Consuming enough protein is totally essential for optimum muscle achieve.
Nevertheless, if you’re getting sufficient protein in your
diet, taking a protein supplement is unnecessary.
Nevertheless, the consequences are probably the biggest for individuals who aren’t getting
sufficient protein in their food plan. Higher energy allows
you to carry out better throughout exercise, resulting in larger increases
in muscle mass over time. Moreover, ensuring you get a proper evening’s sleep (at
least 7 to 9 hours) helps optimize recovery after a tricky workout.
After each power training session, you improve each muscle building and muscle
breakdown. However, so lengthy as you give your body the dietary protein and vitality
it wants, muscle-building outpaces muscle breakdown. Barbell workout routines include bench press, squats, and deadlifts and allow you to use
much heavier weights than cables or dumbbells.
If you are nervous about this, select a mass gainer that is high
in fiber and low in carbohydrates. Since mass gainers are really just very efficient macronutrient sources, the only side effects are associated
to the macronutrients they provide. The absolute best
combination may be whey protein and casein protein, one
other milk derived protein.
Nevertheless, it did not have an result on precise strength compared with the members who didn’t consume the protein. Folks ought
to aim to eat a nutritious, balanced food plan whereas exercising to extend muscle mass.

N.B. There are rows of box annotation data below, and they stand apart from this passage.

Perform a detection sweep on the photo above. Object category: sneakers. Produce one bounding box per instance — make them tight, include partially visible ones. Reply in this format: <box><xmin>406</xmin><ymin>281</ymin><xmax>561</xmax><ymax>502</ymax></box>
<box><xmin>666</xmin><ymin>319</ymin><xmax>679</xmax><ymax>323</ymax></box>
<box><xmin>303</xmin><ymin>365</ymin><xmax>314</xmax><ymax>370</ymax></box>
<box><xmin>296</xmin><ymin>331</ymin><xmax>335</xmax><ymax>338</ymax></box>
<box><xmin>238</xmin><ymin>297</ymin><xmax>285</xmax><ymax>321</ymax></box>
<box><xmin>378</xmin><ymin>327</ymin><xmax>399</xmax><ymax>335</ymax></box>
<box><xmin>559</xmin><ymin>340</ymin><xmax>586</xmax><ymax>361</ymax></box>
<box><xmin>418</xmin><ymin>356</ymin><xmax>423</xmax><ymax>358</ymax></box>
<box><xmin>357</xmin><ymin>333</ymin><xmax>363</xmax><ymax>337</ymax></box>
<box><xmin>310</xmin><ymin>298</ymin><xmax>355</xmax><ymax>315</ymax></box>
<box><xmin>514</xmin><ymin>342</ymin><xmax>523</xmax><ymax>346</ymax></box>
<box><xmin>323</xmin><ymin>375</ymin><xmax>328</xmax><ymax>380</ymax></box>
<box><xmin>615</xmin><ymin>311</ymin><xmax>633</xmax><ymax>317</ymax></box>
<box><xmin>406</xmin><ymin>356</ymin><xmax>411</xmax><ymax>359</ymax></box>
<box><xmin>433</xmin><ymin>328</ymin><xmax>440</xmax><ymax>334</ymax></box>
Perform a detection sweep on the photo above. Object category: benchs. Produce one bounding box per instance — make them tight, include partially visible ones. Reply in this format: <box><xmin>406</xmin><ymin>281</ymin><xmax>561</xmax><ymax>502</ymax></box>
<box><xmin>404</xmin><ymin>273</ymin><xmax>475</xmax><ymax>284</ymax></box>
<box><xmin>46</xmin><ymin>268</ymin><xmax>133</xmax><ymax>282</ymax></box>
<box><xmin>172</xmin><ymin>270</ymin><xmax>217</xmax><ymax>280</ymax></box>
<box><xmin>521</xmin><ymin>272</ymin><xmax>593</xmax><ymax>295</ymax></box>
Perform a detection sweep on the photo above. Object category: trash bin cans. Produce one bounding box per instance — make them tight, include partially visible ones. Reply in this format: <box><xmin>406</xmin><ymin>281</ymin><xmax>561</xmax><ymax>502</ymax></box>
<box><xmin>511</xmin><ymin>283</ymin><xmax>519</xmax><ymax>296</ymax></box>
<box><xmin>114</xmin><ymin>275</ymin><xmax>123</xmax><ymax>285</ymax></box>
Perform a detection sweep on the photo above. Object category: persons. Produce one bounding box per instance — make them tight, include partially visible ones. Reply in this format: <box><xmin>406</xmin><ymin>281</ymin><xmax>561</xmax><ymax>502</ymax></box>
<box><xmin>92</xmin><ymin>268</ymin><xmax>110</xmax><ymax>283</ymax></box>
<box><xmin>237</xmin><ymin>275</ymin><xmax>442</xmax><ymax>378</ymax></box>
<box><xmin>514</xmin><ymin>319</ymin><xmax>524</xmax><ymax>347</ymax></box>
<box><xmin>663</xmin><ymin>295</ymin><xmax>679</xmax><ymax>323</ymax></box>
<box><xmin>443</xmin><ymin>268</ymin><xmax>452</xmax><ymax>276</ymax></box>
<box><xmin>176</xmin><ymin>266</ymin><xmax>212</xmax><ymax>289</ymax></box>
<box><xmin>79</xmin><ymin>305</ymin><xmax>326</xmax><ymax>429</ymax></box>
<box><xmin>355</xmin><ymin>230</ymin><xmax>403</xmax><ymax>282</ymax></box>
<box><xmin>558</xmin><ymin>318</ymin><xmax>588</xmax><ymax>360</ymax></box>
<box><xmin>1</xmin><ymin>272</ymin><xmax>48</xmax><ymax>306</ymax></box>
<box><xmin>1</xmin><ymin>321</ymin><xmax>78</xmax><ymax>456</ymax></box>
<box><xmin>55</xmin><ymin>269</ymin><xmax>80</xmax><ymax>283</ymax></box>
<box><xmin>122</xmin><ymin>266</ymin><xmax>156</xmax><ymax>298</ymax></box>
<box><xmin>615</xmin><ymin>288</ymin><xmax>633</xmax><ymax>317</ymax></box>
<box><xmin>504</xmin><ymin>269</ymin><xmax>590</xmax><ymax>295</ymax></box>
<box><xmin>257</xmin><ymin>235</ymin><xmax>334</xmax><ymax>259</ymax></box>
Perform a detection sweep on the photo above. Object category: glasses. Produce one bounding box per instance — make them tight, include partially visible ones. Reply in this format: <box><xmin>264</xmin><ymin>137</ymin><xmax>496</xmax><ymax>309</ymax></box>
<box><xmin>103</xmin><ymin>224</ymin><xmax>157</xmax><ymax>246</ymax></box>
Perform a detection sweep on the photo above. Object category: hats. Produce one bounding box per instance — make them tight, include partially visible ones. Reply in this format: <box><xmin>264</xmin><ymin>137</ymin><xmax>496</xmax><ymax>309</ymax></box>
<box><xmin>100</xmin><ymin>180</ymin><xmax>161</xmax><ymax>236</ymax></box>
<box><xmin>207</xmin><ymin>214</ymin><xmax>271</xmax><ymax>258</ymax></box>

Folks with an intolerance to certain meals might find that mass
gainers cause digestive upset. Anybody attempting them for the primary time should start with a small
dose and improve it gradually.
Curiously, ladies could recuperate sooner than males since estrogen is thought to play a job in recovering from sore
muscular tissues (88). Recovering from sore muscles can contain some light exercise, stretching, foam
rolling, and proper diet. But more so, it just takes time for the soreness
to go away. It is often found in pre-workouts, coupled with some other ingredients, or
as a single complement. It has restricted analysis to back up claims
however stays well-liked in the fitness world.
Lennon continues to explain that while training is the
driver to construct muscle, vitamin shall be supportive of that process.
In order to realize muscle at a price that is as fast as attainable for you individually,
the primary dietary adjustments to think about shall be energy and protein. In addition, creatine
may increase the number of satellite cells in your muscle tissue.5 They
are small cells inside the skeletal muscle tissue of the human physique that are usually dormant.
When woken up through physical activity like weight training, they fuse
with current muscle fibers, growing the scale and energy of the muscle.
If you solely eat plant-based foods, rising your total protein intake by 25% is
a good suggestion. That method, you get as many important
amino acids (the ones you must provide to construct muscle) as somebody who eats animal proteins.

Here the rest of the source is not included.